L’idolatria della libertà di scelta, sottesa alla questione del gender, è una finzione in quanto censura questa totalità antropologica. Un personaggio di Dostoevsky, Kirillov, citato da Botturi, incarna l’uomo che vuole mantenere la libertà come sola libertà di scelta pur vedendo nella morte l’estrema contraddizione, in quanto la morte mostra l’impotenza ultima dell’uomo. Dunque Kirillov, riconoscendo nella morte una impotenza a vivere completamente da se stesso, e volendo essere coerente alla libertà come sola scelta, ritiene che l’unica conclusione sia trasformare la morte in suicidio.

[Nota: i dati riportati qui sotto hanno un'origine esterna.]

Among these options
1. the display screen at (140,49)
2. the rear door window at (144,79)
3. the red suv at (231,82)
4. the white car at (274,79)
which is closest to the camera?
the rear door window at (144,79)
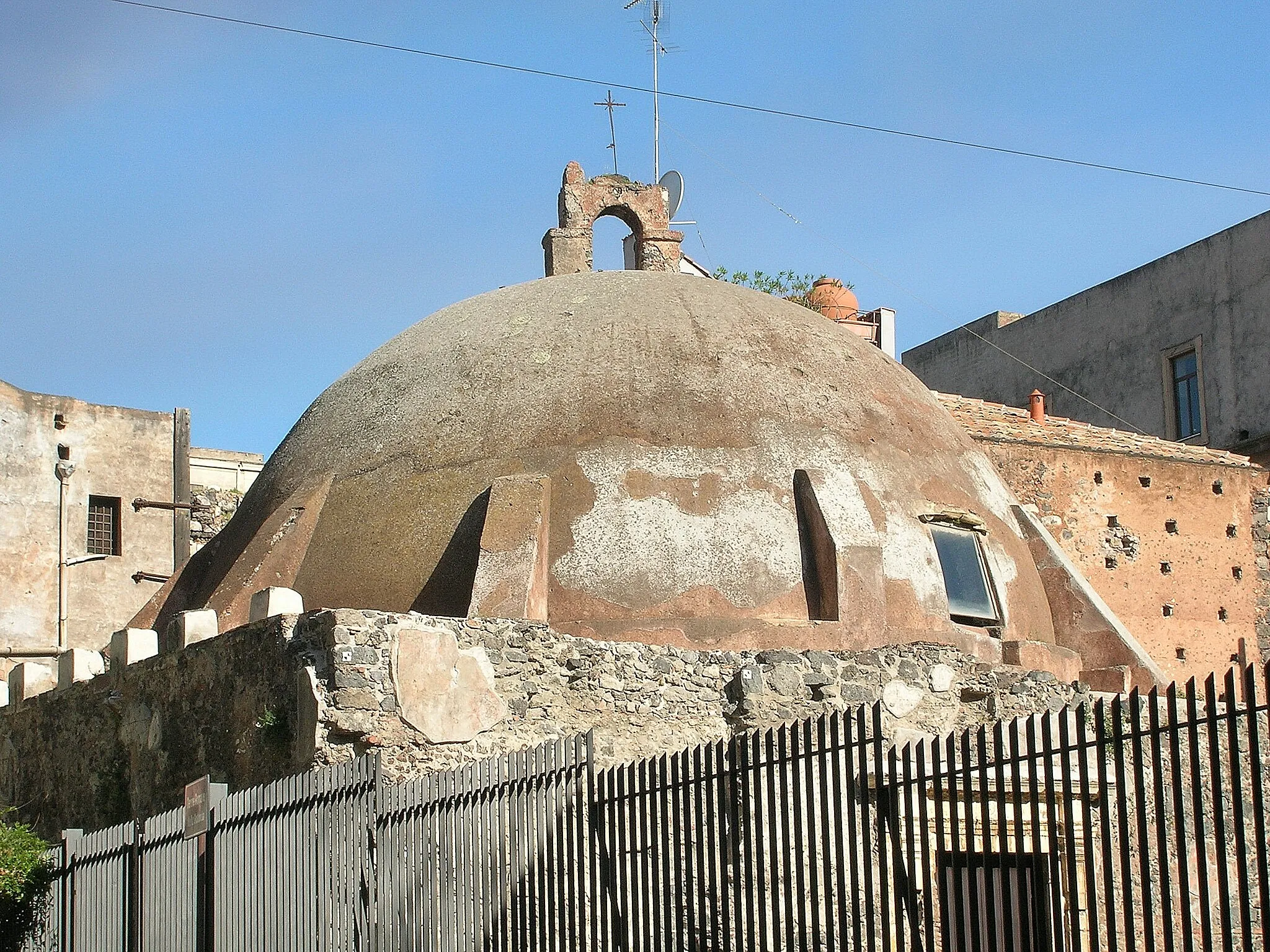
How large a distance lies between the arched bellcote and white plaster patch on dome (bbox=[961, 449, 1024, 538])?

Solo con il suicidio Kirillov arriva a negare l’insuperabile vincolo di finitezza dell’esistenza.
Acutamente Botturi osserva che l’iniziativa della libertà non solo si confronta stabilmente con un contesto che la condiziona, ma anche non può operare se non a partire, se non provocata, da tale contesto.

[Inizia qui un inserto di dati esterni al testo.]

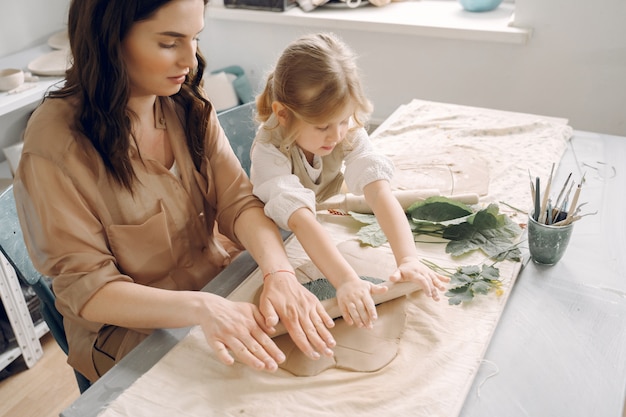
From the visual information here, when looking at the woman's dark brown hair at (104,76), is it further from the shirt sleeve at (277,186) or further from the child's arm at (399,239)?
the child's arm at (399,239)

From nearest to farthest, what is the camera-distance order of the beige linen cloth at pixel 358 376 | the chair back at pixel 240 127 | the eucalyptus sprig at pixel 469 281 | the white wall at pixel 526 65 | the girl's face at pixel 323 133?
the beige linen cloth at pixel 358 376 → the eucalyptus sprig at pixel 469 281 → the girl's face at pixel 323 133 → the chair back at pixel 240 127 → the white wall at pixel 526 65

L’uomo può sentire tale contesto come chiusura, limite, angustia, ma può anche coglierlo come segno del suo rapporto con l’essere, come eccedenza e può arrivare ad accoglierlo come dono. Se l’uomo coglie il limite solo come angustia, come Kirillov, potrà decidere solo della sua soppressione, ma in ogni caso non può decidere della sua autogenerazione. Questo è segno che l’essere è eccedente il potere della libertà. Ora, afferma sempre Botturi, l’esercizio della scelta ha in questa eccedenza il segnale di un bene cui la scelta deve tendere, che è la sua regola interiore, il criterio interno, tale bene è appunto il rispetto della vita che nessun potere di scelta può dare.
“Quanto più la scelta è del bene, tanto più questo, in quanto bene dell’agente che ne attiva e cresce la soggettività, ne aumenta anche la capacità di scelta. A sua volta il rafforzamento della capacità di scelta amplia la capacità del bene … La libertà umana non ha perciò il diritto di scandalizzarsi a motivo della sua struttura di iniziativa condizionata… La libertà finita riceve un inizio ed è inizio, è essenzialmente ‘iniziativa iniziata’.”